I have an old pressure tank from an ancient Coleman white gas camp stove that I've been eyeing up for making an oiler. It's a perfect tank size, but I don't know how well the pressure system would force oil out or how long it would keep enough pressure to be effective. It's one of those ones where you pull a knob out of the side of the tank and then pump it up.. It would be nice to have some pressure to the oil and be able to meter it with a small valve though, and the hose could be much smaller than if one was relying on gravity. I was having a hard time this fall with the 395/33" starting to dry out when cutting some wide, dry fir, and the 660 can barely keep enough on its 25" bar, so if I got a longer one I'd need to add some more oiling capability.


----------



## BobL (Nov 19, 2008)

Brmorgan said:


> I have an old pressure tank from an ancient Coleman white gas camp stove that I've been eyeing up for making an oiler. It's a perfect tank size, but I don't know how well the pressure system would force oil out or how long it would keep enough pressure to be effective. It's one of those ones where you pull a knob out of the side of the tank and then pump it up.. It would be nice to have some pressure to the oil and be able to meter it with a small valve though, and the hose could be much smaller than if one was relying on gravity. . . . . . .



While it sounds useful I would find having to pump an aux oiler a bit of a nuisance. I like to be able to turn on the aux oiler and forget about it while cutting the whole slab. I don't even like walking around the log to turn it on/ off while stopping to refuel midway thru the log. That is why I set up a remote on off oiler switch. 

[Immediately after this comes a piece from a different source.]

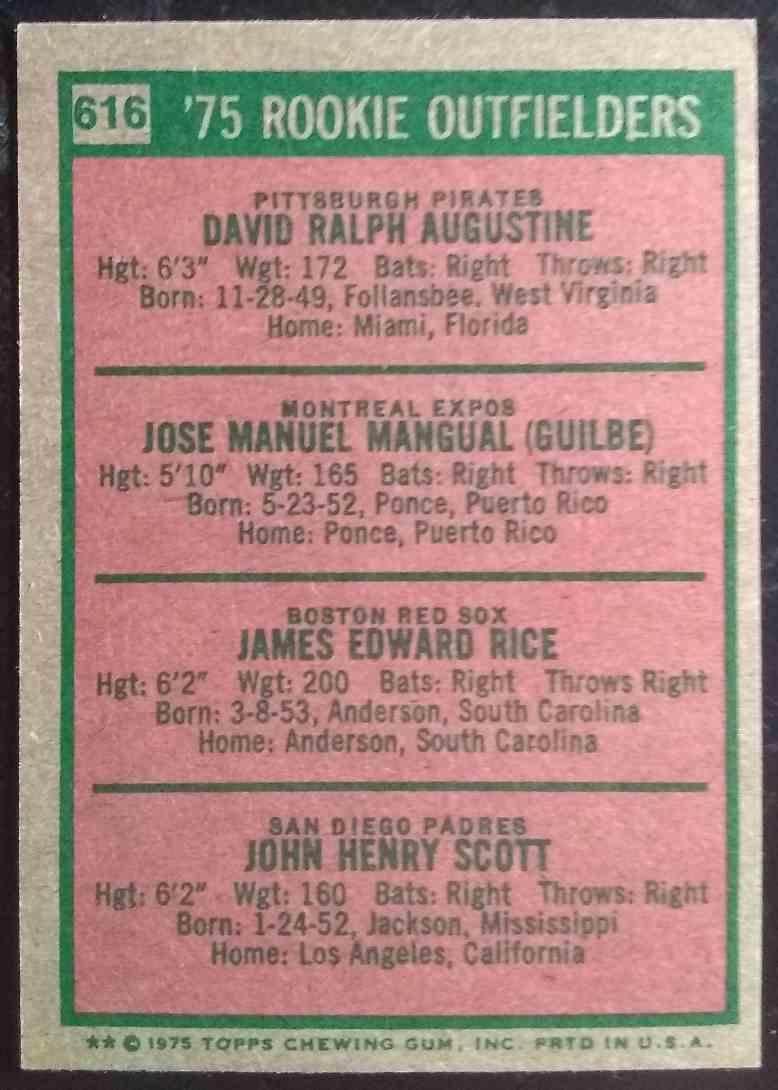 1975 Topps Mini Jim Rice Dave Augustine Pepe Mangual John Scott #616 card back image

The delivery hole on this and other versions of my aux oiler is only 1/8" and it delivers plenty of oil with only a gravity head of only about 12". That is of course at our warmer temperatures - I guess you guys have flow issues at lower temps.


----------



## Brmorgan (Nov 19, 2008)

BobL said:


> The delivery hole on this and other versions of my aux oiler is only 1/8" and it delivers plenty of oil with only a gravity head of only about 12". That is of course at our warmer temperatures - I guess you guys have flow issues at lower temps.

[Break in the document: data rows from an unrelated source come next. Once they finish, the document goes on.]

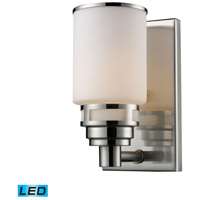 Bryant LED 5 inch Satin Nickel Bath Bar Wall Light in 1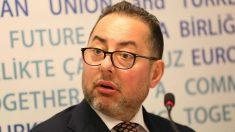 Gianni Pittella, líder de los socialistas europeos (Foto: AFP)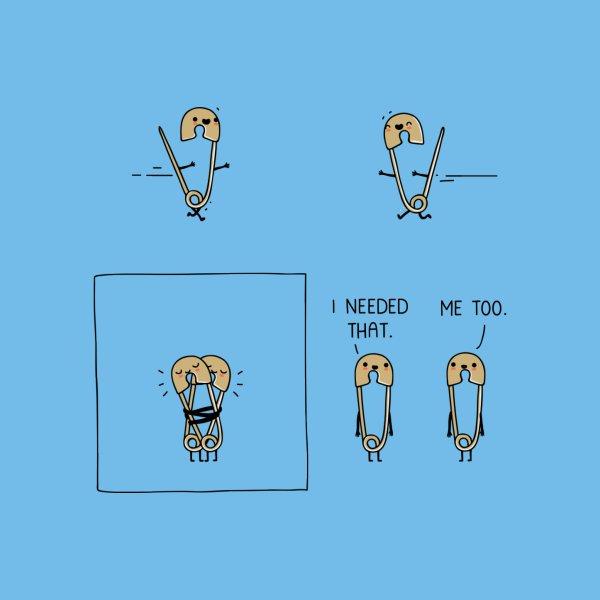 image for Need a hug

Yeah, you could say that. Even 10-30 oil is like molasses when the temperature drops below zero. I even buy a bit of winter bar oil and it's the same when I pour it into the saw, but once the saw's running it heats the oil up and it's all good to go. But generally it's not a big issue as I only really do any firewood bucking once the snow flies, and even then only if I HAVE to. I guess you could call me a fairweather miller.


----------